# Can Snails and Plants Happily Coexist?



## gil_ong (Apr 15, 2008)

are there ANY snails that will not wreak havoc on a planted tank?

malaysian trumpet snails?


----------



## Ghost Knife (Mar 12, 2008)

Both my Ramshorn and Mystery Snails have pretty much desemated every type of plant I have put in my 29G, with the exception of the Amazon Swords. I know the Swords are pricey at about $4-5 per plant at Petsmart, but it is worth it since they tend to be rugged against snails.


----------



## jones57742 (Sep 8, 2007)

gil_ong said:


> malaysian trumpet snails?


Yes.

TR


----------



## gil_ong (Apr 15, 2008)

so what does the malaysian trumpet snail feed on?


----------



## blcknwitecuban (Apr 17, 2006)

they will feed on leftover food and algae.

my pond snails, ramshorns, and mystery snail never had a problem eating my plants just as long as they have theyre own supply of food. a piece of cucumber or zuchinni will do fine.


----------



## Good Wolf (Mar 5, 2008)

I have MTS in both of my tanks and I rarely see them. I've read that they come out at night but I've watched the tanks many hours after lights out, with the rest of the house dark, and I might see one two at a time. 

They do however clean the left over food from the subtrate and help aerate the sand/gravel which is beneficial to the plants.

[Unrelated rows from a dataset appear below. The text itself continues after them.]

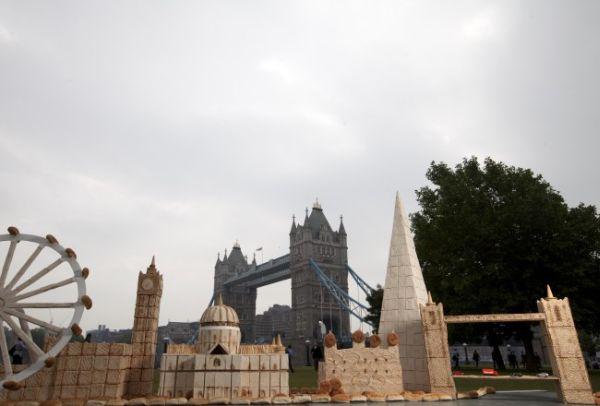 Monumenti di Londra di pane 2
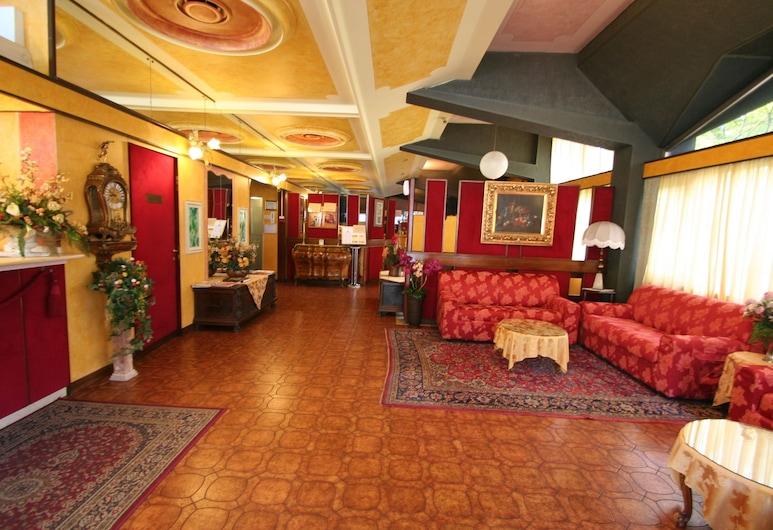 Hotel Ai Ronchi Motor, Brescia, Hall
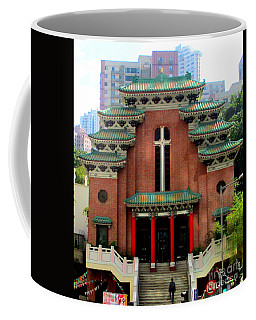 Coffee Mug featuring the photograph Hong Kong Temple by Randall Weidner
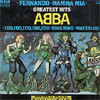 ABBA Greatest Hits LP Mexico 1976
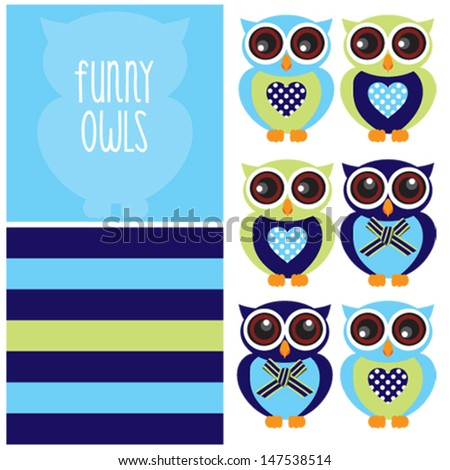Cute and funny owl character pattern vector - stock vector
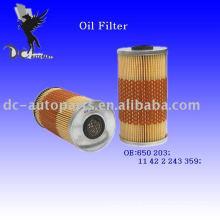 Elemento filtrante de óleo 650 203 para Land Rover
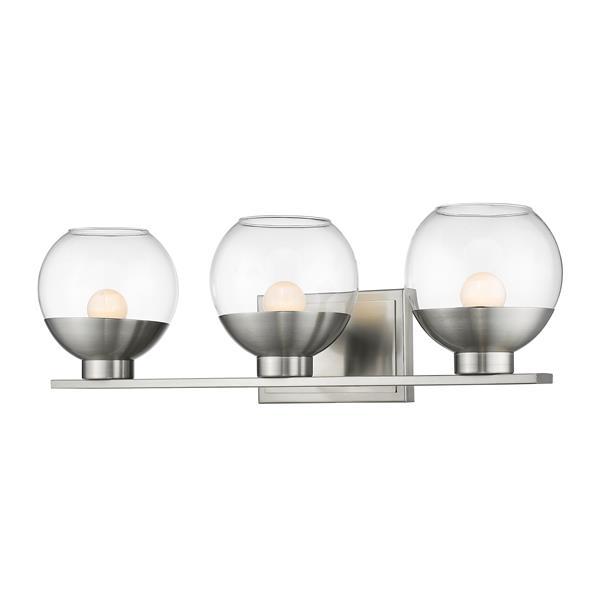 Z-lite Z-Lite Osono Bathroom LED Vanity Light - 3-Light - Brushed Nickel 1924-3V-BN-LED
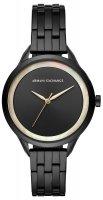 Zegarek damski Armani Exchange fashion AX5610 - duże 1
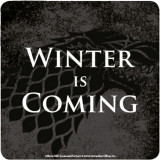 Suport pentru pahar - Game of Thrones (Stark) | Half Moon Bay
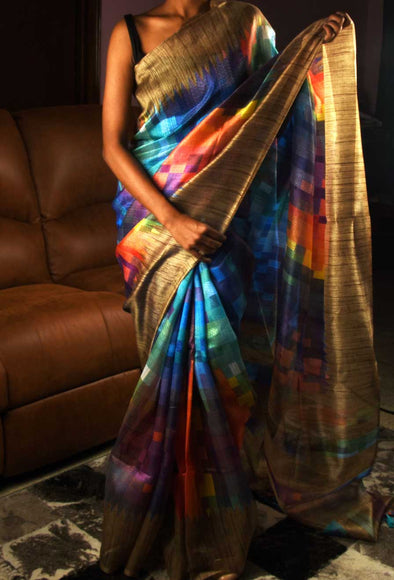 Navy Blue Saree Handloom Printed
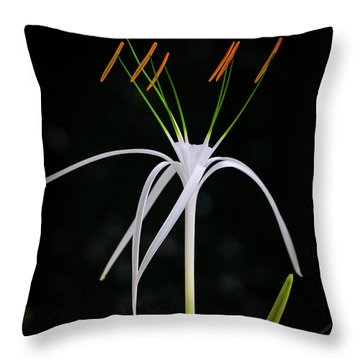 Blooming Poetry 3 Throw Pillow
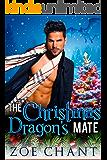 The Christmas Dragon's Mate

I wouldn't buy any. Just got to your local LFS and they will probably tell you they can't get rid of them and you can have any many as you want. At least that is what I found out to be the case after I paid $10 on Aquabid to get 30 of them sent to me.


----------



## paul79 (Aug 2, 2008)

I know this is an oldish thread, but like to help where I can. Pomacea Bridgesii are great snails I have 6, 2 pink, 1 golden, 2 brown and a white one. They never touch my plants, and eat cucumber and fish food. Plus, they love rotting leftovers....


----------



## Ghost Knife (Mar 12, 2008)

paul79 said:


> I know this is an oldish thread, but like to help where I can. Pomacea Bridgesii are great snails I have 6, 2 pink, 1 golden, 2 brown and a white one. They never touch my plants, and eat cucumber and fish food. Plus, they love rotting leftovers....

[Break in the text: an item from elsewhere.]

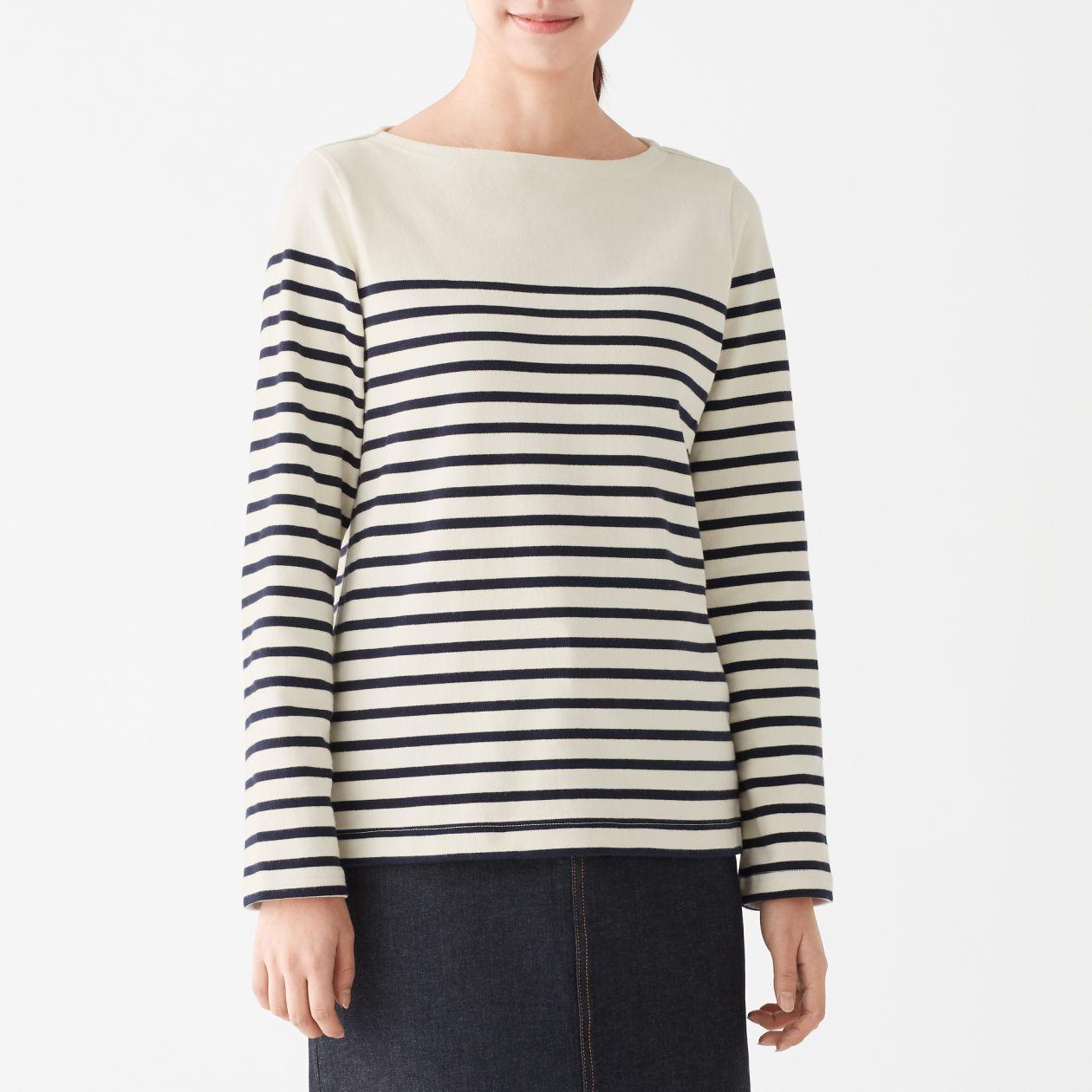太番手天竺編み長袖Tシャツ(パネルボーダー)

Oh yeah any snail well dessmiate zuchinni or cucumber, but not til it's been sitting in the water for 2 days.


----------



## Sea-Agg2009 (Aug 2, 2008)

How bad are apple snails?


----------



## trashion (Aug 24, 2007)

Olive Nerites are supposed to go well, too.


----------



## Ghost Knife (Mar 12, 2008)

Sea-Agg2009 said:


> How bad are apple snails?


Apple snails do not eat plants at least in my experience and they avoid vegatables. They mainly eat algae and shrimp pellets. Now Ramshorns will eat anything they can get their suckers on.


----------



## Sea-Agg2009 (Aug 2, 2008)

That's what I thought. The one I had several years ago worked very well with the few plants I had in there. Just wanted to make sure I wasn't imagining things.


----------



## justintrask (Jun 29, 2008)

i have a 10G tank with like, 15 apple snails and they are so cool, but i literally need to cause algae to grow, they just eat it up! but they dont bother the plants at all


----------



## Hevach (Aug 3, 2008)

I've got apple and trapdoor snails in my community with plants. They ignore almost everything, but they've been slowly killing off two temple plants, but for some reason those plants were never entirely healthy, and they're probably just eating leaves as they die. I also have nerite snails, which don't bother any of the plants. I have ramshorns in there, too, and I've noticed if I let any of them get very big, they'll start eating some of my plants.


----------